Your pathology report
This article was last reviewed and updated on September 9, 2018.
by Jason Wasserman, MD PhD FRCPC
Your pathology report is a medical document prepared for you by a pathologist.
If you received a pathology report, that means that your tissue sample was sent to the laboratory and examined by a pathologist. The results of that examination are described in your report. Your report has also been sent to the other members of your medical team.
Your pathology report includes information about the type of tissue sent for examination, the appearance of the tissue when it was examined under the microscope, and the results of any additional tests that were performed on your tissue sample. The most important part of your report is the diagnosis.
Pathology reports are organized into sections to make them easier to read. Your report may not include all the sections on the list below and the names of the sections will vary between hospitals.
Patient identification - This section identifies you as the patient described in the report. Most hospitals use three unique personal identifiers such as your name, date of birth, and hospital card number.
Specimen source - This section lists each sample of tissue that was sent to pathology for examination and where each sample came from on your body.
Clinical history - This section includes information about you and any additional information about why your tissue sample was sent to pathology for examination.
Diagnosis - This section provides a summary or explanation for the observations made by your pathologist when they examined your tissue.
Comments - Your pathologist may use this section to provide additional information about your case or to describe what was observed when your tissue was examined,
Microscopic description - Your pathologist may use this section to describe what they saw when your tissue was examined through the microscope including the results of any additional tests that were performed.
Gross description - This section provides a summary of the number of tissue samples received by pathology, the size, shape, and color of each sample, any abnormal looking tissue seen, and the number of slides made from each sample of tissue.

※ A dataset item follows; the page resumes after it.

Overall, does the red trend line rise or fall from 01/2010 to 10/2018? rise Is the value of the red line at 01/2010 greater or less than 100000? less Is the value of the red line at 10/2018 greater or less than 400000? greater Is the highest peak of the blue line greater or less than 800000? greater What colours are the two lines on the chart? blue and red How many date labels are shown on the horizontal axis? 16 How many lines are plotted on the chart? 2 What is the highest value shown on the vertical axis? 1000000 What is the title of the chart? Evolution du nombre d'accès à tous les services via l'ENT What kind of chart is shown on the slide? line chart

Some pathology reports may include other special sections such as:
Intraoperative consultation/frozen section - this section includes information about any tissue that was sent by your doctor to a pathologist for examination while you were still in the operating room.
Synoptic data - this section is a summary of the most important pathological information about any cancer (malignant tumour) that was removed from your body.
Addendum - this section is used to update your report with any additional information that only became available after your report was completed and sent to your medical team.
Where should I start?
If you are reading your pathology report for the first time, the most important information will be found in the diagnosis section.